Out of the three, unknown unknowns are the worst. They are the little surprises that produce a massive influx of error messages from monitoring systems or random and unexpected crashes of a prod deploy when everything worked fine in local and staging. There was something that we missed but we didn’t know we even missed it and it only comes about when the rubber meets the road aka when the end user does something completely out of left field.
The other two aren’t as bad. If the code is clear and understandable having to change it in multiple places is more of an annoyance than a problem. If there’s lot we need to know to make the desired change, at least we can know it and it won’t be missed out on leading to unexpected results.
You are the Alpha
You’ve seen the symptoms of complexity and surely you’d want to know what causes it, right? stares intensely at you through the screen It’s true, we do (kind of, thanks AI!) write the code so it’s probably our fault that complexity exists.
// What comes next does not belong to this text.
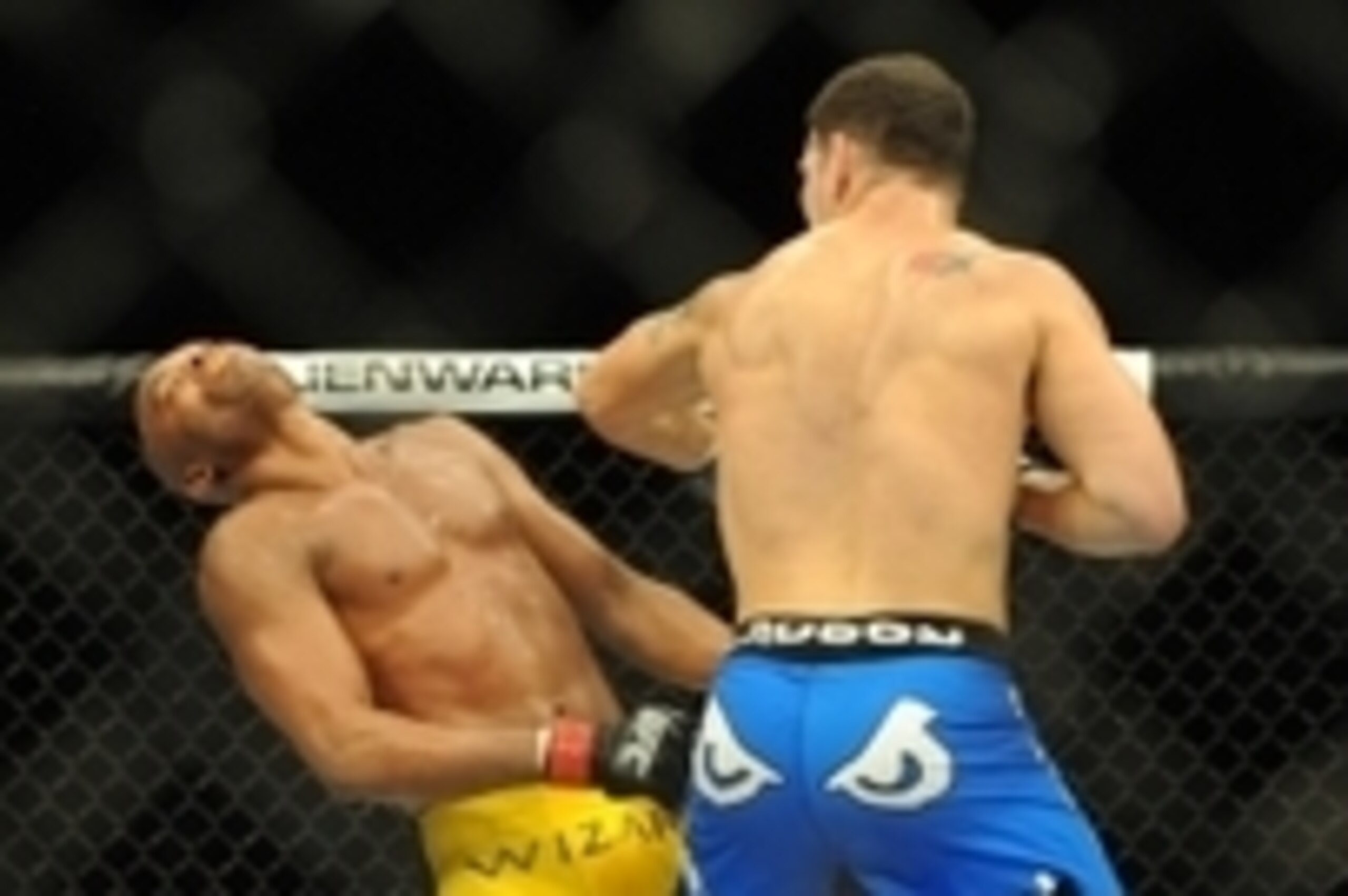 Jul 6, 2013; Las Vegas, NV, USA;  Chris Weidman, blue shorts, defeated Anderson Silva (yellow shorts) in their Middleweight Chamionship Bout in the second round with a TKO at the MGM Grand Garden Arena. Mandatory Credit: Jayne Kamin-Oncea-USA TODAY Sports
Well, yes in a manner of speaking but before you get flagellatting lets look at the factors that cause it and that can be avoided in order to design less complex systems.
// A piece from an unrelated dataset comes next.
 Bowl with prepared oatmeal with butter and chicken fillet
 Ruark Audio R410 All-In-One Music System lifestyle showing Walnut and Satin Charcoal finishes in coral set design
The causes of complexity can be bucketed into the following two categories:
-
Dependencies - this is when a given piece of code cannot be understood and modified in isolation; the code relates in some way to other code, and the other code must be considered and/or modified if the given code is changed. We are all very familiar we dependencies, and not just external ones but those in our own codebase. Certain public functionality in a class are dependent on various methods inside that class. These are dependencies.
-
Obscurities - this occurs when important information is not obvious. This can happen when a function or variable name is ambiguous and doesn’t align to what it’s being used for or there’s some dependency that isn’t obvious. Basically, regardless of how much we read or search the codebase important information isn’t clear.
It’s not possible to get rid of dependencies in code, external or otherwise, and we wouldn’t want to. They’re doing important work. But we do want to make them clear and obvious, not obscure, so we know what we’re working with.
All in All
When I first started as a software developer all those years ago it was very difficult for me to see the difference between good and bad code as I was just learning to understand and write code. Gaining more experience helped but when I combined that with the conceptual framework provided by Professor Ousterhout in his book The Philosophy of Software Design I felt a shift in my understanding. It was a deepening that gave me a way to read, understand, and write code with design principles that I could apply to continually improve it by reducing the complexity.
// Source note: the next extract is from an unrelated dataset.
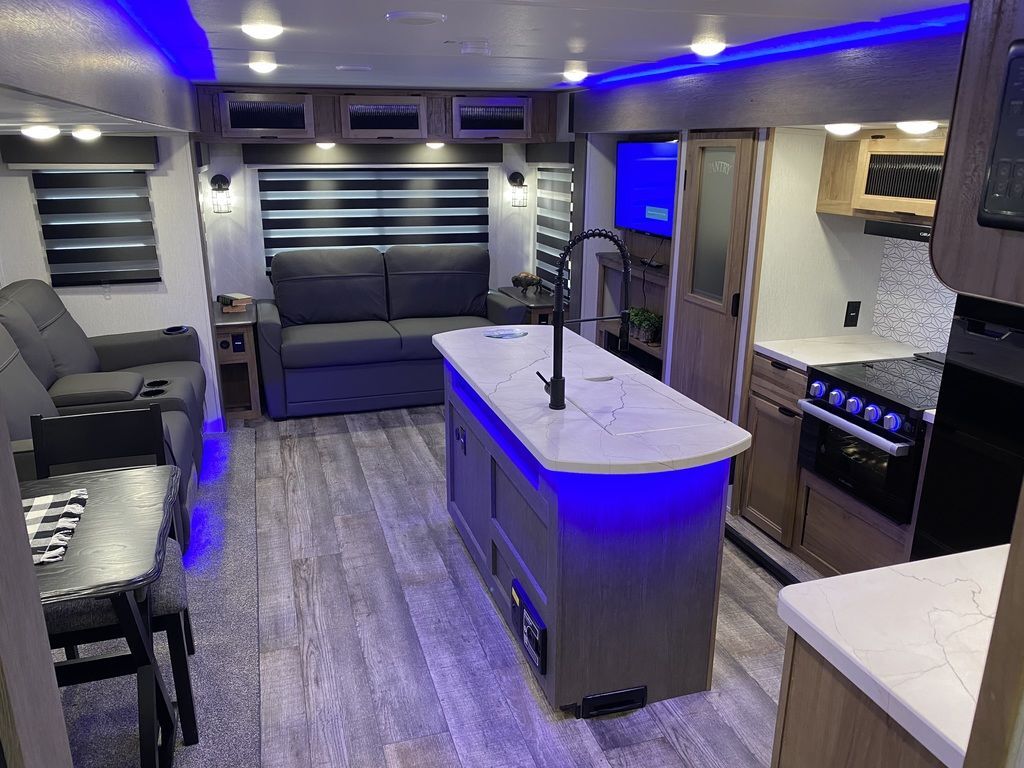 Interior view of the RV with a dinette, living space and a kitchen.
Importantly, these principles are general enough to work with other ways of understanding and writing code. We have a direct and immediate response to code that’s unreasonably difficult to understand. The concept of complexity applied to this experience by Professor Ousterhout helps us understanding that dependencies and obscurities contribute to this complexity. We can see this through change amplification and increased cognitive load though seeing unknown unknowns is a bit more difficult, but at least we know they exist.
Equipped with conceptual framework we can begin to understand where complexity arises in our codebase and start to minimise it. In future articles I’ll cover in more detail the practical principles Professor Ousterhout outlines throughout the rest of his book.